===== GIVEN PASSAGE =====

Note that we also manually fixed the position of residue 33-37, 61 and 65 in chain A, therefore we will only optimize residue 62-64. The -fixed_res argument is optional.

After the job finished successfully, you should see the output pdb file "1U8D_cut_erraser.pdb" in the current folder. A sample output is in the example_output folder for comparsion.

Note that the output file is in the standard PDB format and inherits all the ligands, metals and waters from the input pdb file (these atoms are not optimized in ERRASER). The user can then refine the output model using PHENIX or other refinement packages without any post-processing.

By inspecting the structure, you should be able to see a backbone conformation change at residue 63-64 after ERRASER.

Arguments for erraser.py (for your reference)

Required:

  • -pdb
    Format: -pdb <input pdb>

    The starting structure in standard pdb format

  • -map
    Format: -map

    2mFo-DFc map file in CCP4 format. Rfree should be excluded.

Commonly used:

  • -map_reso
    Format: -map_reso
    Default: 2.0

    The resolution of the input density map. It is highly recommended to input the map resolution whenever possible for better result.

  • -out_pdb
    Format: -out_pdb
    Default: <input pdb name>_erraser.pdb.

    The user can output to other name using this option.

  • -n_iterate
    Format: -n_iterate
    Default: 1

    The number of rebuild-minimization iteration in ERRASER. The user can increase the number to achieve best performance. Usually 2-3 rounds will be enough. Alternatively, the user can also take a ERRASER-refined model as the input for a next ERRASER run to achieve mannual iteration.

  • -fixed_res
    Format: -fixed_res
    Default:
    Example: A1 A14-19 B9 B10-13 (chain ID followed by residue numbers)

    This allows users ton fix selected RNA residues during ERRASER. For example, because protein and ligands are not modeled in ERRASER, we recommand to fix RNA residues that interacts strongly with these unmodeled atoms. ERRASER will automatically detect residues covalently bonded to removed atoms and hold them fixed during the rebuild, but users need to specify residues having non-covalent interaction with removed atoms mannually.

  • -kept_temp_folder
    Format: -kept_temp_folder
    Default: False

    Enable this option allows user to examine intermediate output files storing in the temp folder. The default is to remove the temp folder after job completion.

=====

▸ **TASKS FOR THIS EXERCISE**
1. Answer these questions from the ERRASER passage:
(a) Which residues will be optimized in the example run?
(b) In what format must the -map file be supplied?
(c) What is the default value of -n_iterate?
2. Write the next part of the ERRASER passage, following on from its final sentence about the temp folder.

===== DATA EXCERPT =====

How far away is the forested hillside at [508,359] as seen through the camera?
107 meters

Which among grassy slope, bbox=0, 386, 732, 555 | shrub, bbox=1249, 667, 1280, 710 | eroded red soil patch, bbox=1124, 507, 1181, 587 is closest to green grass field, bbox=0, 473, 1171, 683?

=====

▸ **TASK ANSWERS**
1.
(a) Residues 62-64.
(b) CCP4 format.
(c) 1

2.
Other:

  • -rebuild_extra_res
    Format/Default: Same as -fixed_res

    This allows users to specify extra residues and force ERRASER to rebuild them. ERRASER will automatically pick out incorrect residues, but the user may be able to find some particular residues that was not fixed after one ERRASER run. The user can then re-run ERRASER with -rebuild_extra_res argument, and force ERRASER to remodel these residues.

  • -cutpoint_open
    Format/Default: Same as -fixed_res

    This allows users to specify cutpoints (where the nucleotide next to it is not connected to itself) in the starting model. Since ERRASER will detect cutpoints in the model automatically, the users usually do not need to specify this option.

  • -use_existing_temp_folder
    Format: -use_existing_temp_folder
    Default: True

    When is True, ERRASER will use any previous data stored in the existing temp folder and skip steps that has been done. Useful when the job stopped abnormally and the user try to re-run the same job. Disable it for a fresh run without using previously computed data.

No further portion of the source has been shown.